■ **Text**:
Data Standardization

Feature Scaling

From Chris's T-Shirt Size, (Udacity - Feature Scaling), we learnt the importance of feature scaling, how one of two variables had unfavourable advantage just because of different unit or being too large in comparision to the other. To get rid of this bias, we do feature scaling.

Let us right away perform for all features (sklearn has method which we could simply use) and look at its effect.

In [16]:
def scale_df(input_df):
    """
    Scale/Normalize all the feature columns in the given data frame except 'email_address' and 'poi'
    Returns the scaled df
    """
    # clean
    temp_df = input_df[['poi','email_address']] # for repatch
    input_df = input_df.loc[:, input_df.columns.difference(['poi','email_address'])] # remove them if existing

    # scale
    from sklearn.preprocessing import scale
    input_df.loc[:] = scale(input_df.loc[:])

    # repatch
    input_df = pd.concat([input_df, temp_df],axis=1, sort=False)

    return input_df
In [17]:
from helpers_2 import init, split_data, tree_classify, evaluate
from helpers_2 import clean_df, remove_outliers
import pandas as pd



# raw data
data_dict = init()

# Dict to Df
df = pd.DataFrame.from_dict(data_dict, orient='index')  # 'index' means keys should be rows

#-------------- PANDAS AREA --------------------
# 1. PRE PROCESSING
# 1.1. Cleaning Invalid Values ('NaN')
df = clean_df(df)

■ **Provided information**:
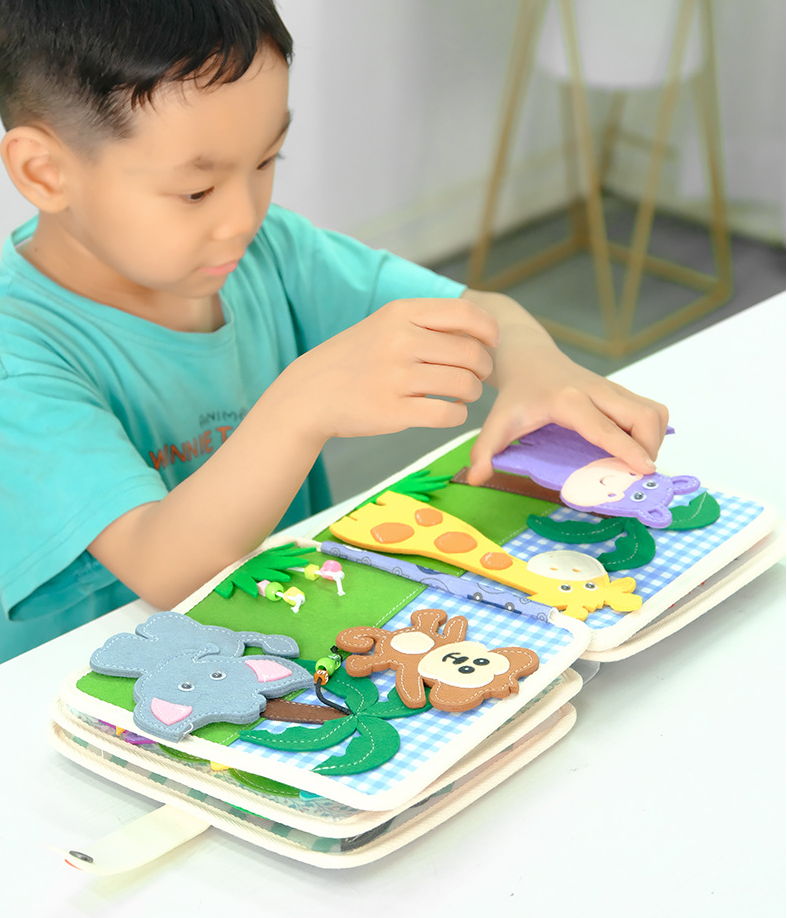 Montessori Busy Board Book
---
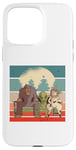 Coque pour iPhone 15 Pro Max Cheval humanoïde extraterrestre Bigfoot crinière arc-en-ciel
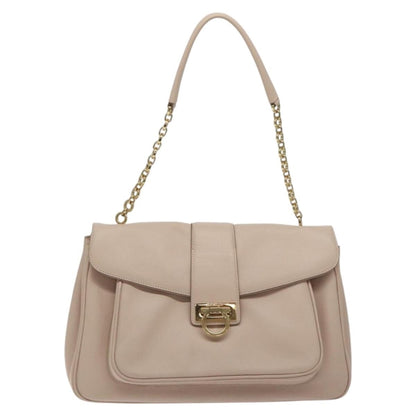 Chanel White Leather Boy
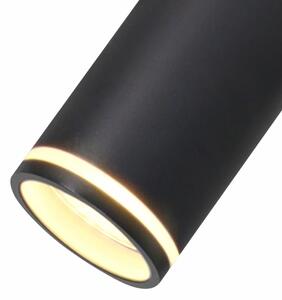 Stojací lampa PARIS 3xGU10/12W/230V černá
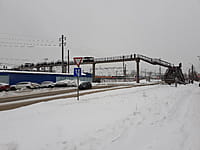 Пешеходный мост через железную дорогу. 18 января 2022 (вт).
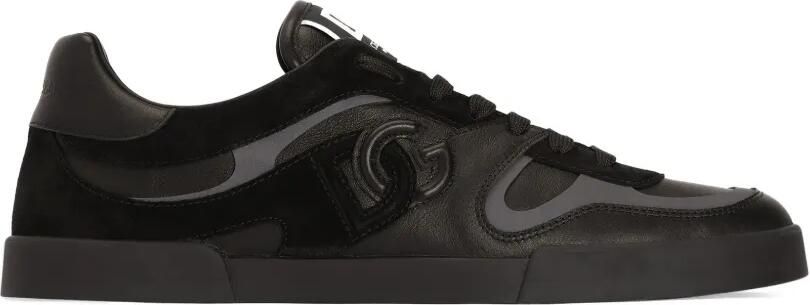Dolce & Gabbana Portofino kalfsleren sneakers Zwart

■ **Problem to work on**: Write what follows in the feature scaling text above, continuing from the line that applies clean_df to the data frame.

■ **Answer for the task**:
# 1.2. Remove Outliers
outlier_list = ['LAVORATO JOHN J', 'TOTAL', 'KAMINSKI WINCENTY J', 'BHATNAGAR SANJAY']  # iteration 1
outlier_list += ['KEAN STEVEN J', 'DERRICK JR. JAMES V', 'FREVERT MARK A', 'MARTIN AMANDA K'] # iteration 2
outlier_list += ['BELFER ROBERT'] # iteration 3
df = remove_outliers(df, outlier_list)

# 2. STANDARDIZATION
# 2.1. Feature Scaling
# fix exponential display format due to replace operation (ref: https://stackoverflow.com/questions/42735541/customized-float-formatting-in-a-pandas-dataframe)
pd.options.display.float_format = lambda x : '{:.5f}'.format(x) 
df = scale_df(df)
# 2.2. Feature Selection
features_list = ['poi','salary']
#-------------- PANDAS AREA --------------------

# Df to Dict
data_dict = df.to_dict('index') # 'index' means convert to dict like {index -> {column -> value}}

# CLASSIFIER
my_dataset = data_dict  # just for udacity's convention
labels, features = split_data(my_dataset, features_list)
clf = tree_classify(random_state=0)  # random state 0 to maintain consistent results everytime its run

# EVALUATION
trained_clf = evaluate(clf, my_dataset, features_list)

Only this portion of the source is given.